Work request:
Every line of the listing belongs in your answer exactly as written; the images do not.

Collected material:
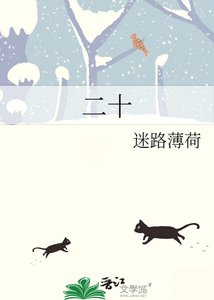 《二十》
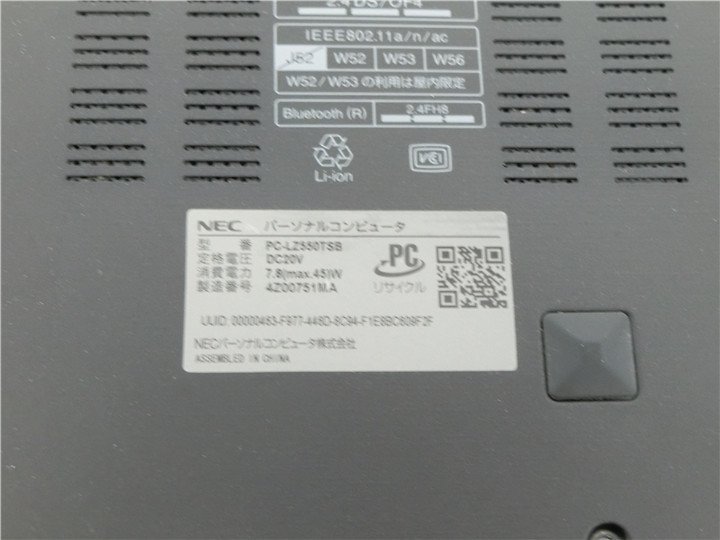 NEC LaVie LZ550⁄S Core i5-4210U 1.7GHz 4GB ノート ジャンク NEC LZ550/T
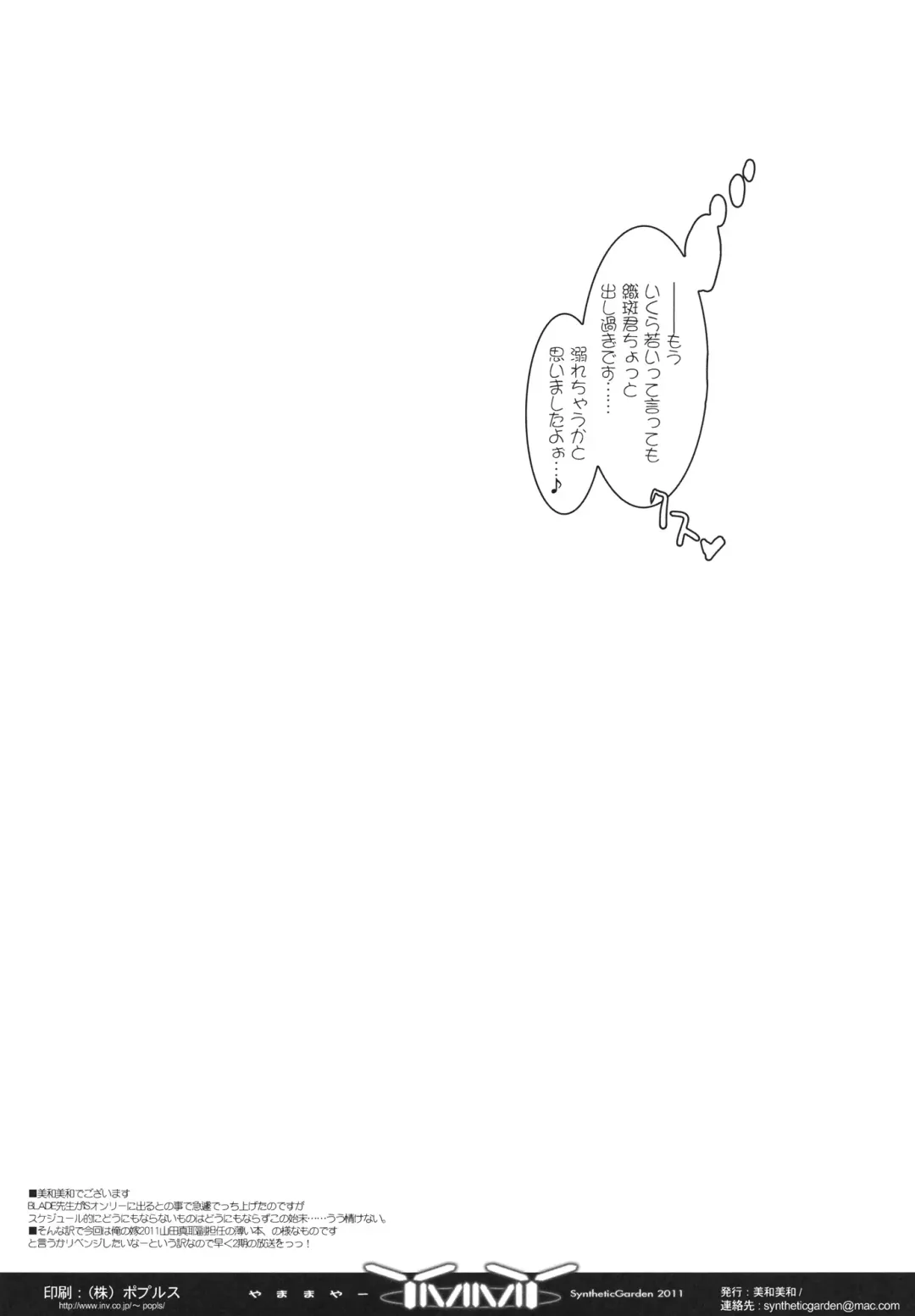 [Miwa Yoshikazu] TAKE An IMMORAL STAR Fhentai - Page 22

Answer section:
 《二十》
 NEC LaVie LZ550⁄S Core i5-4210U 1.7GHz 4GB ノート ジャンク NEC LZ550/T
 [Miwa Yoshikazu] TAKE An IMMORAL STAR Fhentai - Page 22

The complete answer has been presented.